Methods Between 1991 and 1994, data were collected in six provinces using paper and telephone questionnaires from cases with incident non-Hodgkin lymphoma (NHL) (N = 513), multiple myeloma (MM) (N = 342), soft tissue sarcoma (STS) (N = 357), and Hodgkin lymphoma (HL) (N = 316) and a random, population-based sample of 1506 age- and province-matched controls. Pesticides were grouped into carcinogenic categories using a composite score created from evaluations by the International Agency for Research on Cancer (IARC) and US Environmental Protection Agency (US EPA). Pesticides were categorised as “probably” carcinogenic (IARC Group 2A and/or US EPA Group B and higher) or “possibly” carcinogenic (IARC Group 2B and/or US EPA Group C and higher). Logistic regression was used to calculate odds ratios (ORs) and 95% confidence intervals (CIs). Models were adjusted for age, province, and use of a proxy respondent.

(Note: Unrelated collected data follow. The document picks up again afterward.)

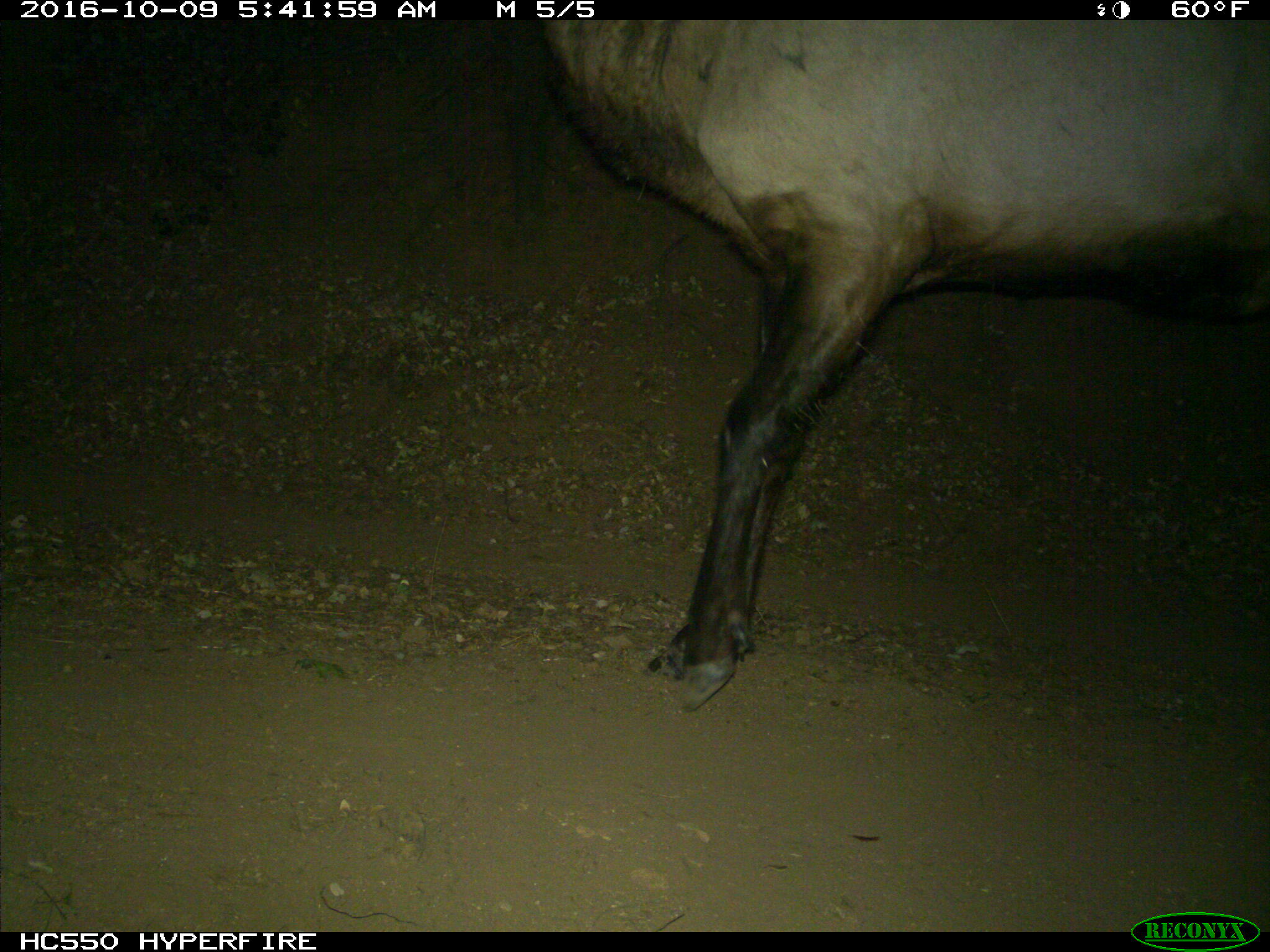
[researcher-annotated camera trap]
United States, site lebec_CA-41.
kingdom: Animalia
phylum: Chordata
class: Mammalia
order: Artiodactyla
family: Cervidae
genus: Cervus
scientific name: Cervus canadensis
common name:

Results Nearly 20 “probably” and 50 “possibly” carcinogenic pesticides were reportedly used by participants. Men who used any “probably” carcinogenic pesticide had increased odds for NHL (OR = 1.63, 95% CI: 1.23−2.16) and MM (OR = 1.56, 95% CI: 1.12−2.18), but not for STS (OR = 1.13; 95% CI: 0.81−1.58) and HL (OR = 0.99, 95% CI: 0.66−1.48) relative to men who did not use these pesticides. Similarly, men who used any “possibly” carcinogenic pesticide had higher odds for NHL (OR = 1.54, 95% CI: 1.21−1.96) and MM (OR = 1.36, 95% CI: 1.02−1.81), but not for STS (OR = 1.02, 95% CI: 0.77−1.35) and HL (OR = 0.97, 95% CI: 0.70−1.33).

Conclusions The use of any carcinogenic pesticide was associated with modest increases in odds for NHL and MM, but not for STS and HD. The ORs were slightly larger from use of “probably” compared to “possibly” carcinogenic pesticides. These results are consistent with IARC and US EPA pesticide classifications.